The coding sequences for the sdAb were each mobilized from the phage display vector into pET22b as NcoI-NotI fragments as described previously28. The sdAb expression plasmids were transformed into Tuner (DE3) for protein production and grown as previously described24. Purification of sdAb expressed from pET22b, the periplasmic expression vector, was achieved using an osmotic shock protocol, followed by immobilized metal affinity chromatography (IMAC) and fast protein liquid chromatography (FPLC) as described previously29. SdAb concentration was determined by UV absorption and stored at 4 °C or at -80 °C for long term storage.
Circular dichroism (CD) was performed in a Jasco J-815 Spectropolarimeter using a quartz cuvette with a 1 cm pathlength. Each sdAb was diluted to 15 µg/mL in distilled water. CD was measured at a wavelength between 200 and 210 nm as samples were heated from 25 to 85 °C at a rate of 2.5 °C/min followed by cooling at the same rate to determine the percent refolding after heat denaturation.
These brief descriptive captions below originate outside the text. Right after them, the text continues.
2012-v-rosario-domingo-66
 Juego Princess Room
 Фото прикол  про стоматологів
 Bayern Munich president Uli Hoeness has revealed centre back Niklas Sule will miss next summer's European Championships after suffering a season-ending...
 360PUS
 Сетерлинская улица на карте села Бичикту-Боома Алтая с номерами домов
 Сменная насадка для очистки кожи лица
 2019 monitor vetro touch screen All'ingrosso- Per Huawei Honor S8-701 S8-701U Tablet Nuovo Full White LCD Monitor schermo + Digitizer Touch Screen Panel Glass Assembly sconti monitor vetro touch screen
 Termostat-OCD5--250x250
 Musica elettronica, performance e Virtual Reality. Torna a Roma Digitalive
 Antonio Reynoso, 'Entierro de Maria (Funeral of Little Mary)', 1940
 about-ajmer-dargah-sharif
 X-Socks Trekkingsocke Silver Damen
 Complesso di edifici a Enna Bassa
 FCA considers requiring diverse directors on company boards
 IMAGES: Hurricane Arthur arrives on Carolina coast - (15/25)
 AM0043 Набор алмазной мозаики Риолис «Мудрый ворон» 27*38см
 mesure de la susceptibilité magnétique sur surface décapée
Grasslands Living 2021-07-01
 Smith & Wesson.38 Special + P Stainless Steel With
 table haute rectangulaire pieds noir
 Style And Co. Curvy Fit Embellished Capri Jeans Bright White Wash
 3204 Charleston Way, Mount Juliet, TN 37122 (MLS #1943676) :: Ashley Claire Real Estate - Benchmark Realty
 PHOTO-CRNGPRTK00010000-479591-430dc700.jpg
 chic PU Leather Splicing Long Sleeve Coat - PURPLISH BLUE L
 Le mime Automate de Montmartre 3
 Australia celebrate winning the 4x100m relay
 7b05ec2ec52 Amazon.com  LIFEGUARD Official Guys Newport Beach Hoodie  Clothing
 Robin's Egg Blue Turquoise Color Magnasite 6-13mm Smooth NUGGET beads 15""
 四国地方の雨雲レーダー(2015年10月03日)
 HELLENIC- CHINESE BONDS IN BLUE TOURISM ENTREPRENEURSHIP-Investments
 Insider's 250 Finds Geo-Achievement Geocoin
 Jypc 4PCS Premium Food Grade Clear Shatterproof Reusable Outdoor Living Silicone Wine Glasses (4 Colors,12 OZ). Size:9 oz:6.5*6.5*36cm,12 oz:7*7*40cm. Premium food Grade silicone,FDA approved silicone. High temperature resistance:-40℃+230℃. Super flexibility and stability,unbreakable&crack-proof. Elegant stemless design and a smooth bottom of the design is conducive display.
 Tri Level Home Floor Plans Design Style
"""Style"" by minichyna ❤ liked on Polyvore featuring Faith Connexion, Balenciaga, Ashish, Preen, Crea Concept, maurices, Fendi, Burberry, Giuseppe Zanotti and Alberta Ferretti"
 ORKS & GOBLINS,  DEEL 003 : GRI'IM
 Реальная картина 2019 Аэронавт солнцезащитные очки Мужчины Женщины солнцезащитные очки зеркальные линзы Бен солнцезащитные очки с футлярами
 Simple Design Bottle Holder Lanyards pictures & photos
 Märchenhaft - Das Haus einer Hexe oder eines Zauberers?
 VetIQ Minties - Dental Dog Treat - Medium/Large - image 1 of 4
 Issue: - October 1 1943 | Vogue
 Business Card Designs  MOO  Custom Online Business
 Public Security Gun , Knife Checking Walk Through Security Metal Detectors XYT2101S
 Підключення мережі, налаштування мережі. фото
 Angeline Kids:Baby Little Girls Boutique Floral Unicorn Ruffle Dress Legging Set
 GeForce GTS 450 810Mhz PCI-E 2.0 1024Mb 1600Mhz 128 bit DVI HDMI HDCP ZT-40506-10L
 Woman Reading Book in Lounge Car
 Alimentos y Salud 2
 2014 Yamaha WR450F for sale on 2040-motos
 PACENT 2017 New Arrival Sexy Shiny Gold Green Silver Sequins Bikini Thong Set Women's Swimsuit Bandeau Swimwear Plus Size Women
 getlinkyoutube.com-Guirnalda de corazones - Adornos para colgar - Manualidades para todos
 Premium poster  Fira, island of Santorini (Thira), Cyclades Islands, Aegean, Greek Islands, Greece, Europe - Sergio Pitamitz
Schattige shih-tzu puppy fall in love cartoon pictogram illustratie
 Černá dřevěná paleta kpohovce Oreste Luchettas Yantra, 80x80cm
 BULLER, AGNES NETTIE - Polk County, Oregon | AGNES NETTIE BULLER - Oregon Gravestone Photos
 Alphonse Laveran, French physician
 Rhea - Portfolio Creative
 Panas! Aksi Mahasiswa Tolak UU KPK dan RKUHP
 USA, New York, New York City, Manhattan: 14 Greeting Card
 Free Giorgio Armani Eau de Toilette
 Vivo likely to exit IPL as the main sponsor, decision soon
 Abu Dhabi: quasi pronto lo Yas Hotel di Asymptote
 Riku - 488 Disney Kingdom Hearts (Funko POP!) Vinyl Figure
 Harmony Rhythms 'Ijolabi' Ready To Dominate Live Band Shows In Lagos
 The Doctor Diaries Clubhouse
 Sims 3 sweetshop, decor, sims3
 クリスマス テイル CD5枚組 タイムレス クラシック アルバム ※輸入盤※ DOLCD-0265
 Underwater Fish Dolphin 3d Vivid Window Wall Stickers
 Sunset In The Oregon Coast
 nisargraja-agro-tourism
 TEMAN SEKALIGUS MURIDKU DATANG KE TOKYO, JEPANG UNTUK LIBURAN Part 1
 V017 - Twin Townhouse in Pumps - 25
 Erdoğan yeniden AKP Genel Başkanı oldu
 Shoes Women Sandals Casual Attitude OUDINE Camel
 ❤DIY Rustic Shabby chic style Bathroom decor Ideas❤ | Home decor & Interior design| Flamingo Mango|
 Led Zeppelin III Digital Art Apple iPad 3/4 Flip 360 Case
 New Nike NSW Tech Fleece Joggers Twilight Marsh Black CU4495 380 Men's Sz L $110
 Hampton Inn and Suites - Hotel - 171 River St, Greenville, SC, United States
Production of genetically-linked sdAb
Genetically-linked sdAb were prepared using the strategy described previously in which the first sdAb is flanked by NcoI-NotI restriction sites and the second sdAb flanked by BamHI-XhoI restriction sites with a “GGGGSGGGGSGGGGS” linker between them30. Bivalent sdAb were produced and purified using the same method used for standard sdAb described above.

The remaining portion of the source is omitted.